→ What this task involves
Once you have located the line containing "scientific name: Porphyrio melanotus" in the material below, return it exactly along with each line after it through the line containing "scientific name: Macaca arctoides".

→ Records shown
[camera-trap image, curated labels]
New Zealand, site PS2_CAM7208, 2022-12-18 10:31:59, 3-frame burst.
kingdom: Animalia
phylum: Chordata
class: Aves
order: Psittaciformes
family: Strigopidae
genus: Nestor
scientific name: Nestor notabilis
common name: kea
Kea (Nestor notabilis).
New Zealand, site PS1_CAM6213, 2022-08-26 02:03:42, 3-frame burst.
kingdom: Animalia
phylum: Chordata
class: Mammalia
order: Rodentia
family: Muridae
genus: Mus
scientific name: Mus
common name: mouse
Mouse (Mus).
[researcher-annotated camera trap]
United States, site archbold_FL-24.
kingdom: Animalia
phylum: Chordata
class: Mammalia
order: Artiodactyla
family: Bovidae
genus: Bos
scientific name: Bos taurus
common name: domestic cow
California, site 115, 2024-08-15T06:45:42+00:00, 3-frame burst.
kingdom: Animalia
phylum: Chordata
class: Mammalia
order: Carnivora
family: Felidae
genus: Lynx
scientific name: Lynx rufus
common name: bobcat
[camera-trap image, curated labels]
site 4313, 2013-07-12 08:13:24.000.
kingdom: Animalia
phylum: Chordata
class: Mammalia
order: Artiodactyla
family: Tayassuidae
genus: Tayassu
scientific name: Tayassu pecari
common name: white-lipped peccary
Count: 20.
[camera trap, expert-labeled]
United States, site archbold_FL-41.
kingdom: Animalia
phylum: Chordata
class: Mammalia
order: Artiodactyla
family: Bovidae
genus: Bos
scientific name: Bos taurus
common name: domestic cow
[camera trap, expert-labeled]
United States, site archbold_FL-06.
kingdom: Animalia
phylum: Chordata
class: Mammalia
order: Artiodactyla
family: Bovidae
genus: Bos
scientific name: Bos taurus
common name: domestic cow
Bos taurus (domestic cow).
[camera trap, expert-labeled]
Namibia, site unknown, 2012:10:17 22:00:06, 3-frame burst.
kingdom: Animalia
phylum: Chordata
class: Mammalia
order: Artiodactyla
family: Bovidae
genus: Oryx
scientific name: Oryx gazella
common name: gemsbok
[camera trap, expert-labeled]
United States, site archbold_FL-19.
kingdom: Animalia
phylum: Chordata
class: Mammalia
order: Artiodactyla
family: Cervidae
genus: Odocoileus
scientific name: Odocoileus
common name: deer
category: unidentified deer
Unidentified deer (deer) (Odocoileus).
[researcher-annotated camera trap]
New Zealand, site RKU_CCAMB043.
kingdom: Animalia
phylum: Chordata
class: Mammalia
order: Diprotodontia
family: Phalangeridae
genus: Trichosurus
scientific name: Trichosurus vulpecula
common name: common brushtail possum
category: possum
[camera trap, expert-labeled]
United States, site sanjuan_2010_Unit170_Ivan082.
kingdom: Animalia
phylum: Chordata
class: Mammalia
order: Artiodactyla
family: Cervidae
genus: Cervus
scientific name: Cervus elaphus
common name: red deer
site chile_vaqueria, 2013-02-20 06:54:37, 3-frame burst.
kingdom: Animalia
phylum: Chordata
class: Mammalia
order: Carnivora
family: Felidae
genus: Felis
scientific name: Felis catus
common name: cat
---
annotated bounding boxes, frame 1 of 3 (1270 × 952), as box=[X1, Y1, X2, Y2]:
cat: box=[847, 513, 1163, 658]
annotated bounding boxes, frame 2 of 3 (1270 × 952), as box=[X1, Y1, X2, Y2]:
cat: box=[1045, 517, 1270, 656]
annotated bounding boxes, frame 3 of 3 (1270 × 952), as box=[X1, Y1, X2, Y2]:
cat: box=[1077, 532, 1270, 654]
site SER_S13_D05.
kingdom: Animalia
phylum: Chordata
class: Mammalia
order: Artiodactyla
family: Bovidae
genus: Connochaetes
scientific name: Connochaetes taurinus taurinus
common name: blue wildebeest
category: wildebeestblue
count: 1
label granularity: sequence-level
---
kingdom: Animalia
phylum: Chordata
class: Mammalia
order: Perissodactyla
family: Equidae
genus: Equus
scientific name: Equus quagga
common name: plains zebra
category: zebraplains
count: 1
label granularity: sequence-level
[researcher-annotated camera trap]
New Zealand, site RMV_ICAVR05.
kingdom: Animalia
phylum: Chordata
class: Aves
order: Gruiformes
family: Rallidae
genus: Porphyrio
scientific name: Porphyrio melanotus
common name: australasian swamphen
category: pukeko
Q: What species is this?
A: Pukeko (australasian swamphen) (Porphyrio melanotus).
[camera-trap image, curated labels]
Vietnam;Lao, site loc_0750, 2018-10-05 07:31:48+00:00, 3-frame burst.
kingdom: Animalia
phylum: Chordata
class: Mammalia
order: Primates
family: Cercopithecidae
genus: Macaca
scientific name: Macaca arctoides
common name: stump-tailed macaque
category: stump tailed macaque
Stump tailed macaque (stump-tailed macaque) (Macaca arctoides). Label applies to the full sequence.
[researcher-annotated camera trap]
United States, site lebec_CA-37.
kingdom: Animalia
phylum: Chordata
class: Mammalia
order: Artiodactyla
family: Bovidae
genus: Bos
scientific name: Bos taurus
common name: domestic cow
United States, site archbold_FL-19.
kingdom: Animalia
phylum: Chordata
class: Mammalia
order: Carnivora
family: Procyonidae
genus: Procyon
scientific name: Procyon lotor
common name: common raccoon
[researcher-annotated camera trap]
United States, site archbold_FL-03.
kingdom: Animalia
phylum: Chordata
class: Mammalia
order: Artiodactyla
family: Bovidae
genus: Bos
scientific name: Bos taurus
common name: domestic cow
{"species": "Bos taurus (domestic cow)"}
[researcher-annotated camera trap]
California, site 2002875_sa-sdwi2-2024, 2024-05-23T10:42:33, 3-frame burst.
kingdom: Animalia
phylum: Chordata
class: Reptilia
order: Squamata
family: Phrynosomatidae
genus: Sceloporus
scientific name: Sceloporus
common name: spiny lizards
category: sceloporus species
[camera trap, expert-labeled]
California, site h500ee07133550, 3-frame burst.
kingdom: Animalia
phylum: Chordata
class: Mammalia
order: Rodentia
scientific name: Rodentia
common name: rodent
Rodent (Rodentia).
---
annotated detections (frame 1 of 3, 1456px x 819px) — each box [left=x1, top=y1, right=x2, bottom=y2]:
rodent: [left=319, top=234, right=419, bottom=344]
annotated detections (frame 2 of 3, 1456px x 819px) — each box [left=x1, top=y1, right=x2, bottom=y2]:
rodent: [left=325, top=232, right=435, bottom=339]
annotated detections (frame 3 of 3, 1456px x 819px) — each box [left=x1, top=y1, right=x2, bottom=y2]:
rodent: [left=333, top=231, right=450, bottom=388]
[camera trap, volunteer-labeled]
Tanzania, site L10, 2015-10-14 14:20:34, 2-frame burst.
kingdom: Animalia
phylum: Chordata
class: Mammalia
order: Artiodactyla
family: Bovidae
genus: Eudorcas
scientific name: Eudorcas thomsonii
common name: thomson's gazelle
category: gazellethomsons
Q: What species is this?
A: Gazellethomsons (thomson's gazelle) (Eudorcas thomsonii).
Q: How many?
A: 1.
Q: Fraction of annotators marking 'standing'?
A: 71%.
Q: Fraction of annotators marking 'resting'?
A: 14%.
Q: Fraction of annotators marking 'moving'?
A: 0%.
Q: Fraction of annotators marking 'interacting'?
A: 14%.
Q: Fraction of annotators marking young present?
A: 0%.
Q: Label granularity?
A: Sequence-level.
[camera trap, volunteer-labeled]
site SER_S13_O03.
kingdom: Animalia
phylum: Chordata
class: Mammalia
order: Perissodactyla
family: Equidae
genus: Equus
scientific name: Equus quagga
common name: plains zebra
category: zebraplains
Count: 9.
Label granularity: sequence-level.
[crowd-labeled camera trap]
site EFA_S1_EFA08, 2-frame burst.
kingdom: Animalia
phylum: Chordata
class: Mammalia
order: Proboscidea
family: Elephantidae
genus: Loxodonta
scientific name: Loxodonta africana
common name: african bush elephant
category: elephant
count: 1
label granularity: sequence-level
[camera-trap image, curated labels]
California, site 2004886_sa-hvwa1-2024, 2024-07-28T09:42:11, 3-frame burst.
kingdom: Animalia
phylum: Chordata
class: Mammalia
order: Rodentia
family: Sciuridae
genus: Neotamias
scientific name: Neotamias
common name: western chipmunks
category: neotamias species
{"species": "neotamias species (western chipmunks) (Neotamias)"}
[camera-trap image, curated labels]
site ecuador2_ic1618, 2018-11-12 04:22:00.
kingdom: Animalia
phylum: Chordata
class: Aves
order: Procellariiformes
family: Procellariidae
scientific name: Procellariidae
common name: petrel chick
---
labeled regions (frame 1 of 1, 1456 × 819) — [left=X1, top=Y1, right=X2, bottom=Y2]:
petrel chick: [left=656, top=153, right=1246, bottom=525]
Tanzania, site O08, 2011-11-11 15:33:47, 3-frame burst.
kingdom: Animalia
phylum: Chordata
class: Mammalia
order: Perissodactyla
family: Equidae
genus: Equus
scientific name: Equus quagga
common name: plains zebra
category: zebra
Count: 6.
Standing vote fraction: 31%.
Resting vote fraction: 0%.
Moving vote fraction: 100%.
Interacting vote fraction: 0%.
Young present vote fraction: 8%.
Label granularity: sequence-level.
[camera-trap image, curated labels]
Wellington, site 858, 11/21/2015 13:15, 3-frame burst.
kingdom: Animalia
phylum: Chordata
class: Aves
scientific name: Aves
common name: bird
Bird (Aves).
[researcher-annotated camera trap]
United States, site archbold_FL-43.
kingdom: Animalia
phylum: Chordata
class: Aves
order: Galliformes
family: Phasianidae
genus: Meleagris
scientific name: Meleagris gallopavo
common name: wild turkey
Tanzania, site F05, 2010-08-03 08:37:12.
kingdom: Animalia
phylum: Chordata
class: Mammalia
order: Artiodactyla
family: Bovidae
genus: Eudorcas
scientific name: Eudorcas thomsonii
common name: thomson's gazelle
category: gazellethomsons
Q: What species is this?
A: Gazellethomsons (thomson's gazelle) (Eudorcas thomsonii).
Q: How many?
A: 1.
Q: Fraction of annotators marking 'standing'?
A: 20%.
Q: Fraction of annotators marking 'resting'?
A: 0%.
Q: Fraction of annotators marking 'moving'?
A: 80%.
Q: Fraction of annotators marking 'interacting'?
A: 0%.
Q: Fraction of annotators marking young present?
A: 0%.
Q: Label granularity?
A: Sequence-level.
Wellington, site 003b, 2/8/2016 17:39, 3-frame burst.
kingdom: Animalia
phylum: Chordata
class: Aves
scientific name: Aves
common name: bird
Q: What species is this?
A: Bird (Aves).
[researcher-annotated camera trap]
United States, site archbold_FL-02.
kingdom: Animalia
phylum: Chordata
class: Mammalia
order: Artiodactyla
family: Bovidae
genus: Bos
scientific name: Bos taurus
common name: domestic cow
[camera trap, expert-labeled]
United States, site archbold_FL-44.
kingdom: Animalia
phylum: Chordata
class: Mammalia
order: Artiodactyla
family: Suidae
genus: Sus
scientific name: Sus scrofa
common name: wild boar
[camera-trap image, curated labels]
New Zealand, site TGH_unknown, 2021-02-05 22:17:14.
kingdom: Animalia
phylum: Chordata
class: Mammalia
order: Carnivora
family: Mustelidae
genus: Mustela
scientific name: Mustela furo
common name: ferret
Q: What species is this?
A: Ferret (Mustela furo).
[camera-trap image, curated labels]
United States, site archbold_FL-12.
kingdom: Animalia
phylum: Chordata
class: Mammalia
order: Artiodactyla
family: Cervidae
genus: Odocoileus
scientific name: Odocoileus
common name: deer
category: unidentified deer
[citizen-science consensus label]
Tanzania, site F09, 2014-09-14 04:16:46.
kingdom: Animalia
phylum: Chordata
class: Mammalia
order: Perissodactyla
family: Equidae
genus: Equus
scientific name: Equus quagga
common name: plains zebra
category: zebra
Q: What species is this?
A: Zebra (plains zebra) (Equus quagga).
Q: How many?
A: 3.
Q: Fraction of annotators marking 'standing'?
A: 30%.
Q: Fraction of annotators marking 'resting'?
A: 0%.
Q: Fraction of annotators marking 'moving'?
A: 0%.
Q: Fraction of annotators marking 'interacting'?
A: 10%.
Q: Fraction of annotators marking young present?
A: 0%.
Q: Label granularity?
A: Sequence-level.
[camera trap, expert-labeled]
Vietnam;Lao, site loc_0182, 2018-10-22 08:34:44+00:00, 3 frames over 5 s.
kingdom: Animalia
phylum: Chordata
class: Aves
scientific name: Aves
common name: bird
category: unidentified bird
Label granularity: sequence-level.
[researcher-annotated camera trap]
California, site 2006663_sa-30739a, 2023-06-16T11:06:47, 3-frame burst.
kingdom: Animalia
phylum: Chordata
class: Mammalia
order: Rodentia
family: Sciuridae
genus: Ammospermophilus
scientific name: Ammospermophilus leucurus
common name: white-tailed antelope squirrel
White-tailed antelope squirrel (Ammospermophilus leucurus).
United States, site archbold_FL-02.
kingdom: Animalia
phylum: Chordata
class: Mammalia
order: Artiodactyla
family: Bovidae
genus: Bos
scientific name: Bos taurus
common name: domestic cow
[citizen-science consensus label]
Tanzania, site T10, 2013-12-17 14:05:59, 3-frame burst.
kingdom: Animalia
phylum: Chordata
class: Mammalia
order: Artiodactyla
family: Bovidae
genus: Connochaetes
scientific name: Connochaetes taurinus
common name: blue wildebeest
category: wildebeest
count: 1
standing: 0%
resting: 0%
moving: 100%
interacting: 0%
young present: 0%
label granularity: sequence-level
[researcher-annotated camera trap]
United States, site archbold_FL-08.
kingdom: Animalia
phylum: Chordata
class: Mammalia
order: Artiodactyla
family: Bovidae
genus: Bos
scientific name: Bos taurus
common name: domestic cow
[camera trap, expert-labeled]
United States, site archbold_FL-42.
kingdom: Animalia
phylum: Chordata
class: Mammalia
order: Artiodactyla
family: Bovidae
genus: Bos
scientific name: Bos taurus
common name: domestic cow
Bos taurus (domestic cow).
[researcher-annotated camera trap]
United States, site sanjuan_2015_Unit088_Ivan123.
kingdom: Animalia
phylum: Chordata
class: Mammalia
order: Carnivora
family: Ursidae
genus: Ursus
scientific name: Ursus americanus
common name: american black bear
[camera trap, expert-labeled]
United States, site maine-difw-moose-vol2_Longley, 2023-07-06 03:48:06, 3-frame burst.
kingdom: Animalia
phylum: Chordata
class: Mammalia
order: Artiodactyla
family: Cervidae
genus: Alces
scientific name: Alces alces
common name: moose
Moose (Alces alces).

→ Exercise response
scientific name: Porphyrio melanotus
common name: australasian swamphen
category: pukeko
Q: What species is this?
A: Pukeko (australasian swamphen) (Porphyrio melanotus).
[camera-trap image, curated labels]
Vietnam;Lao, site loc_0750, 2018-10-05 07:31:48+00:00, 3-frame burst.
kingdom: Animalia
phylum: Chordata
class: Mammalia
order: Primates
family: Cercopithecidae
genus: Macaca
scientific name: Macaca arctoides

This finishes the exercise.